Instructions to follow ▸ Every line from the line containing "Is the green" through the final line of the data is to be printed exactly; no other line is to appear.

==== Supplied material

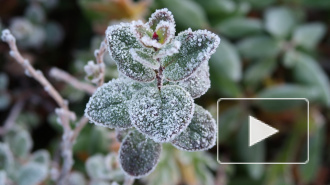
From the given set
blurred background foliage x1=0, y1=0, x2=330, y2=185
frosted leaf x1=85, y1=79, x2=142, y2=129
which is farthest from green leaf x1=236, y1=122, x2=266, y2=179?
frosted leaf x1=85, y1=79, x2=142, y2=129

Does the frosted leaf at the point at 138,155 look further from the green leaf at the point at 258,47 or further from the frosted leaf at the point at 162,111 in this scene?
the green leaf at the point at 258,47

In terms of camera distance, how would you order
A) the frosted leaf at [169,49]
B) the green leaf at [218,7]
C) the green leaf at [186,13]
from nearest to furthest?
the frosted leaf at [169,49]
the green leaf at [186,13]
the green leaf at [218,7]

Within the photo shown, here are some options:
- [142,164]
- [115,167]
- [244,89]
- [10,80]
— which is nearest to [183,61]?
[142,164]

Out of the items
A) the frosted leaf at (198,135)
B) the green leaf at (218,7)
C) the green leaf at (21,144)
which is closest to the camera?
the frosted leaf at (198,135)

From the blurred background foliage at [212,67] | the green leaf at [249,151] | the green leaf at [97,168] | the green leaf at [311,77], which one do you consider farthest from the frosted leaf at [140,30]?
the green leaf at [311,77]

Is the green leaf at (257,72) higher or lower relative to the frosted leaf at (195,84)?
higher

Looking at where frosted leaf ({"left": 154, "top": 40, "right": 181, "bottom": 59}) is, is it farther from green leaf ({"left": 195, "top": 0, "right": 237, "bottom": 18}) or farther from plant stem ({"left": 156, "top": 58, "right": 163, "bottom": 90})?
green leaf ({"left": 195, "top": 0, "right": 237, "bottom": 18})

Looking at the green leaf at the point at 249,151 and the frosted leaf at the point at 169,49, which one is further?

========

Written response ▸
Is the green leaf at (257,72) higher or lower relative to the frosted leaf at (195,84)?
higher

Looking at where frosted leaf ({"left": 154, "top": 40, "right": 181, "bottom": 59}) is, is it farther from green leaf ({"left": 195, "top": 0, "right": 237, "bottom": 18}) or farther from plant stem ({"left": 156, "top": 58, "right": 163, "bottom": 90})?
green leaf ({"left": 195, "top": 0, "right": 237, "bottom": 18})

Looking at the green leaf at the point at 249,151 and the frosted leaf at the point at 169,49, which one is further?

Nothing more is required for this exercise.